Une lettre de Baudelaire au marquis de Chennevières, conservateur au Louvre et responsable du Salon, atteste le titre que, semble-t-il, Manet lui-même donna à ce tableau aujourd’hui intitulé Le Christ mort et les anges ou Le Christ aux anges et donné au Salon de 1864 pour Les Anges au tombeau du Christ. C’était: Le Christ ressuscitant, assisté par les anges. Ce qui change radicalement son interprétation. Les yeux du Christ s’ouvrant d’un regard mort qui pourtant s’éveille ne le tirent pas d’un mauvais rêve, ils le montrent revenant de l’au-delà, avec dans sa prunelle vide la connaissance de l’inconnassable et l’incrédulité devant le spectacle  du monde auquel il renaît. Ce Christ-là, c’est un Christ passé sans transition du Eli Eli lama sabachtani qu’il lança à son Père  au moment de se découvrir mortel et abandonné, au statut de cet homme humain, trop humain (comme aurait dit Nietzsche), à qui sa tâche pèse infiniment. C’est un Christ touché par la perte de la foi et la désespérance et que seul le regard du spectateur a le pouvoir de ressusciter. »

J’ajouterais seulement, c’est un christ qui ouvre un œil, c’est un regard nu qui se dévoile, et qui nous regarde.

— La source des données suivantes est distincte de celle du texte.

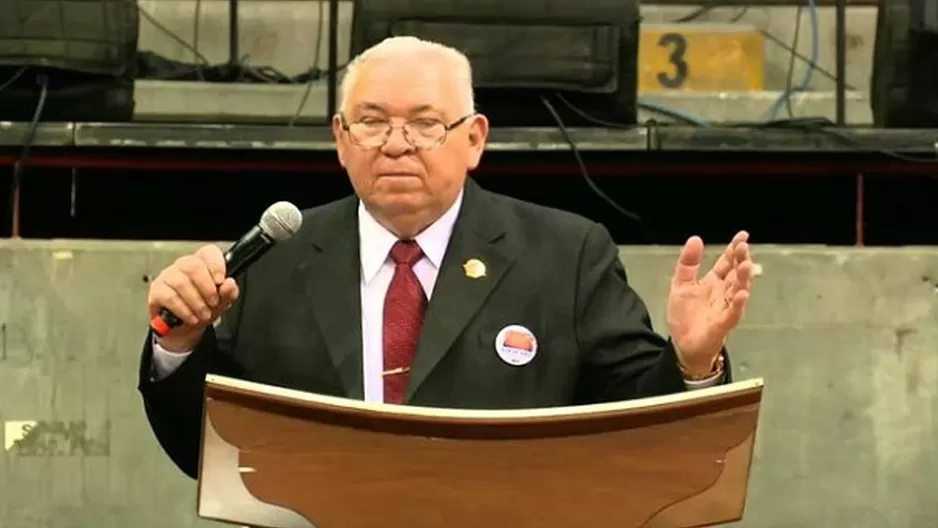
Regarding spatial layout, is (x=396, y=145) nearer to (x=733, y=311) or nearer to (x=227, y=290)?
(x=227, y=290)

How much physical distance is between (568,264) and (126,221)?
1.96m

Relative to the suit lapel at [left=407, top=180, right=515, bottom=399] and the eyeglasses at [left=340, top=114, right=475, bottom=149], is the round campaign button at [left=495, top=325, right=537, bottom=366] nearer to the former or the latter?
the suit lapel at [left=407, top=180, right=515, bottom=399]

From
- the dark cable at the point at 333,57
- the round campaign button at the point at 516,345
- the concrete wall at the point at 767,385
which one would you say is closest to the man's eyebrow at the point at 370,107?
the round campaign button at the point at 516,345

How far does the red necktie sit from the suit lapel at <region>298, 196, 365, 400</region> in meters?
0.04

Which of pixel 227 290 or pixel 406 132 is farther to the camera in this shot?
pixel 406 132

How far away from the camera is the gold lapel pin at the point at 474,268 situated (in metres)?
1.88

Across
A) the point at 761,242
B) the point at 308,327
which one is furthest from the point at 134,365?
the point at 761,242

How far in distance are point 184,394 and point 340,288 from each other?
0.27 m

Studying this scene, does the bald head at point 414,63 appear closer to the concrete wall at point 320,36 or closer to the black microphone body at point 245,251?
the black microphone body at point 245,251

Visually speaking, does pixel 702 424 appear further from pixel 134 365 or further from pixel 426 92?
pixel 134 365

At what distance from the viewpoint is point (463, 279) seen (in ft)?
6.15

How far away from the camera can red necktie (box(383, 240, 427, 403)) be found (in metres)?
1.82

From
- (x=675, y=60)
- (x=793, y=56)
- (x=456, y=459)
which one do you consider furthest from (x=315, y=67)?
(x=456, y=459)

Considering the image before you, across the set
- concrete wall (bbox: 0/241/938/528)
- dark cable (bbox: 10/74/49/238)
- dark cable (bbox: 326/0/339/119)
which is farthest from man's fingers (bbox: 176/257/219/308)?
dark cable (bbox: 326/0/339/119)
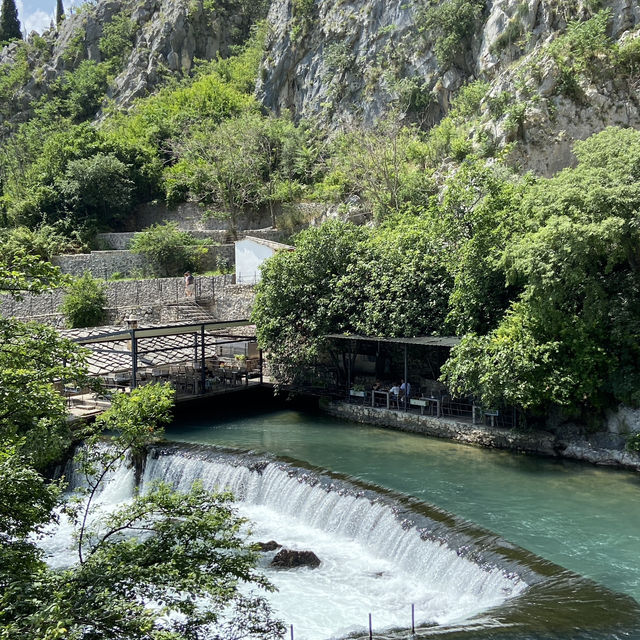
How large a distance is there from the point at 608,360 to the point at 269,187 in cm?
3363

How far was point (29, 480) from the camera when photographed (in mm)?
7988

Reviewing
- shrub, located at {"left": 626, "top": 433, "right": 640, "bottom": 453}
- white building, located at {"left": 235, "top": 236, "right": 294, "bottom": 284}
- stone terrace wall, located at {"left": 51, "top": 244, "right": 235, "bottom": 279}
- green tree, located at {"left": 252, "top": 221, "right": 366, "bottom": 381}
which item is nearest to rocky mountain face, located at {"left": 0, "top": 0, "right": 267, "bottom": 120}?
stone terrace wall, located at {"left": 51, "top": 244, "right": 235, "bottom": 279}

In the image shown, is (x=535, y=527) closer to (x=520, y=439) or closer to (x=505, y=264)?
(x=520, y=439)

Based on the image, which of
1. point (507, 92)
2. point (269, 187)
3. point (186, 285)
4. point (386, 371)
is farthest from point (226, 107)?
A: point (386, 371)

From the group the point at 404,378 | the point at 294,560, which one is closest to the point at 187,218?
the point at 404,378

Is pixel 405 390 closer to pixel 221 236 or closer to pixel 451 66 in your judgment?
pixel 221 236

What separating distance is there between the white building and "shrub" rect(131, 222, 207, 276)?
4.89 metres

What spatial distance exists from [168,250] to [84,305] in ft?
25.0

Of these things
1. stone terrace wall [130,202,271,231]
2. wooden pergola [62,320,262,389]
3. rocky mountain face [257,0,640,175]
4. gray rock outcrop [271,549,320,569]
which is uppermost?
rocky mountain face [257,0,640,175]

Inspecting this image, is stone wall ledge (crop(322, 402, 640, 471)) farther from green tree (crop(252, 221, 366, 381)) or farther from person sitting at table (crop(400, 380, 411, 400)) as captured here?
green tree (crop(252, 221, 366, 381))

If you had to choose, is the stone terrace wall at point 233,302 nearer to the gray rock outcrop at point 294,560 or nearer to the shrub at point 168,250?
the shrub at point 168,250

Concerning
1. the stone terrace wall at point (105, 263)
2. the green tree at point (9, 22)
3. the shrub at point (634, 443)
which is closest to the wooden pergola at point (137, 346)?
the stone terrace wall at point (105, 263)

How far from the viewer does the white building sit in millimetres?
38250

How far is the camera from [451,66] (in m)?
47.0
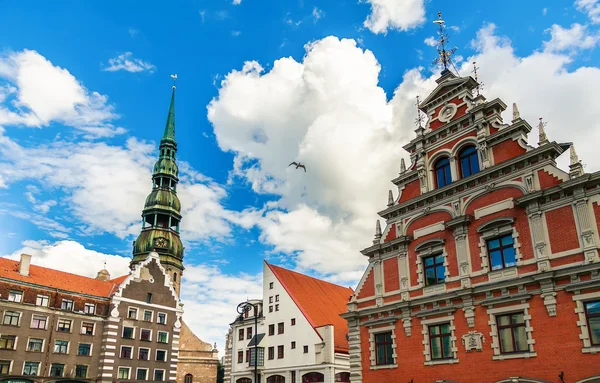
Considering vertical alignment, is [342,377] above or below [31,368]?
below

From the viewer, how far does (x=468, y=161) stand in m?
26.4

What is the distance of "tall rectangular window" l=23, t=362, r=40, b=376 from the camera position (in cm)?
3998

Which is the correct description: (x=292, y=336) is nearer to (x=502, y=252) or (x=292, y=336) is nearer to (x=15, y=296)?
(x=502, y=252)

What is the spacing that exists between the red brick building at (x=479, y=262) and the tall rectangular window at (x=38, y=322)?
29.4 metres

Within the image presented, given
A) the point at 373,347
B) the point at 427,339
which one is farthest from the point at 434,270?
the point at 373,347

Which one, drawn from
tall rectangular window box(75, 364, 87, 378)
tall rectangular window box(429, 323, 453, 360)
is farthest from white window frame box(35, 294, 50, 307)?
tall rectangular window box(429, 323, 453, 360)

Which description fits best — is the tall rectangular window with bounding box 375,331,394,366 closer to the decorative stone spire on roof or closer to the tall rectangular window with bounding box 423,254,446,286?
the tall rectangular window with bounding box 423,254,446,286

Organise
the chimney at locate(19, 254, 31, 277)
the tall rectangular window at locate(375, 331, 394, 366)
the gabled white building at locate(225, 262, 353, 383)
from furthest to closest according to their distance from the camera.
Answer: the chimney at locate(19, 254, 31, 277), the gabled white building at locate(225, 262, 353, 383), the tall rectangular window at locate(375, 331, 394, 366)

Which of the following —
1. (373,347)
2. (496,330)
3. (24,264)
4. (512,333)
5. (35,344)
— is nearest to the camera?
(512,333)

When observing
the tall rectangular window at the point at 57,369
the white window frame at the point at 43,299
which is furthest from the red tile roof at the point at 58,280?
the tall rectangular window at the point at 57,369

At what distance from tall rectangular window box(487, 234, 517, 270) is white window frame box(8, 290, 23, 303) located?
39.2 m

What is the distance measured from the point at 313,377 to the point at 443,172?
2048cm

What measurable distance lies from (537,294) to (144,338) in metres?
39.8

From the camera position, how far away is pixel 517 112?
2481 centimetres
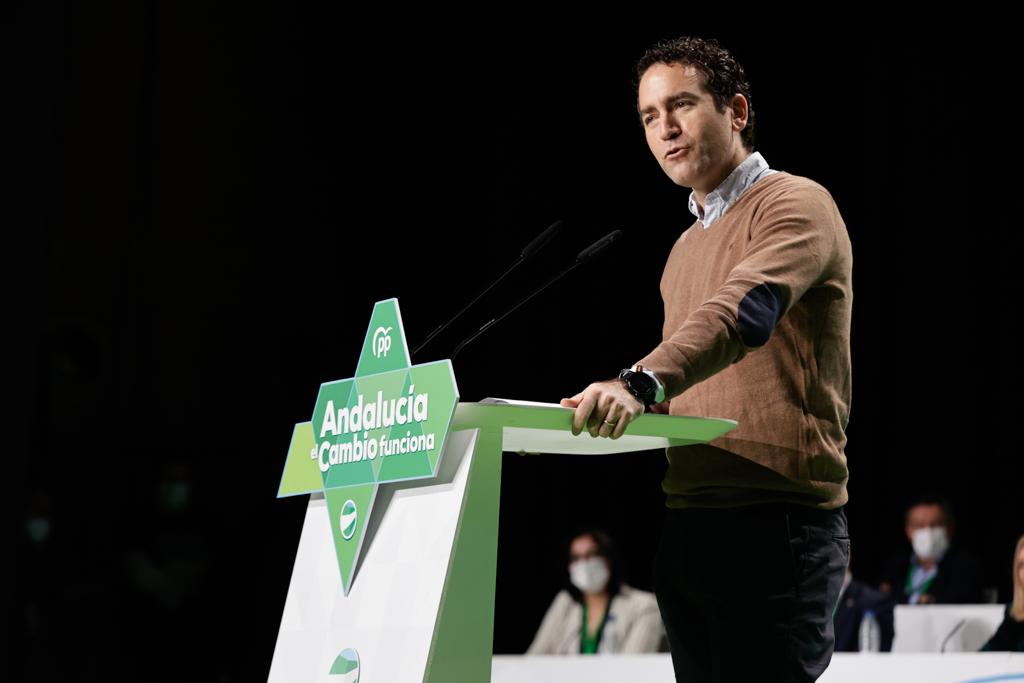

« Combien courte est notre expérience: la vie sans Dieu à l’échelle de l’histoire de l’humanité! Deux cents ans si on la date de la Révolution française? Cinq cents si on la date de la Renaissance? C’est dérisoire. Eh bien, c’est à ce dérisoire que s’est affronté l’art moderne et que le meilleur l’art contemporain s’affronte encore. Dans le deuil de Dieu pour beaucoup d’artistes, dans la résurrection de l’homme sans Dieu pour les plus radicaux. Ce n’est pas rien. « 


[1] Je trouve incroyable que je m’en tienne ainsi aux titres sans avoir dit le moindre mot des peintures elles-mêmes. C’est qu’a priori les peintures me laissent pantoises. Et s’il s’agit d’un exercice de dire, mettons que je vais par où ça me parle. Et je vois mal, que ces titres que Baselitz donnent à ces œuvres, n’en fassent pas partie, nous les présentent peut-être, au moins y accolent une étiquette, qui les rebutent peut-être, que nous nous sommes libres de lire ou pas, qui sont  petites,auxquelles on peut se soustraire, quand les peintures de par leur format même peuvent difficilement ne pas nous sauter à la figure. Et qu’elle soient à l’envers, ces peintures, renversées, ici, est peut-être bien fait pour nous préserver de cet assaut, de même qu’elles indiqueraient que la chose, peinture, se passe ailleurs, nous échappe.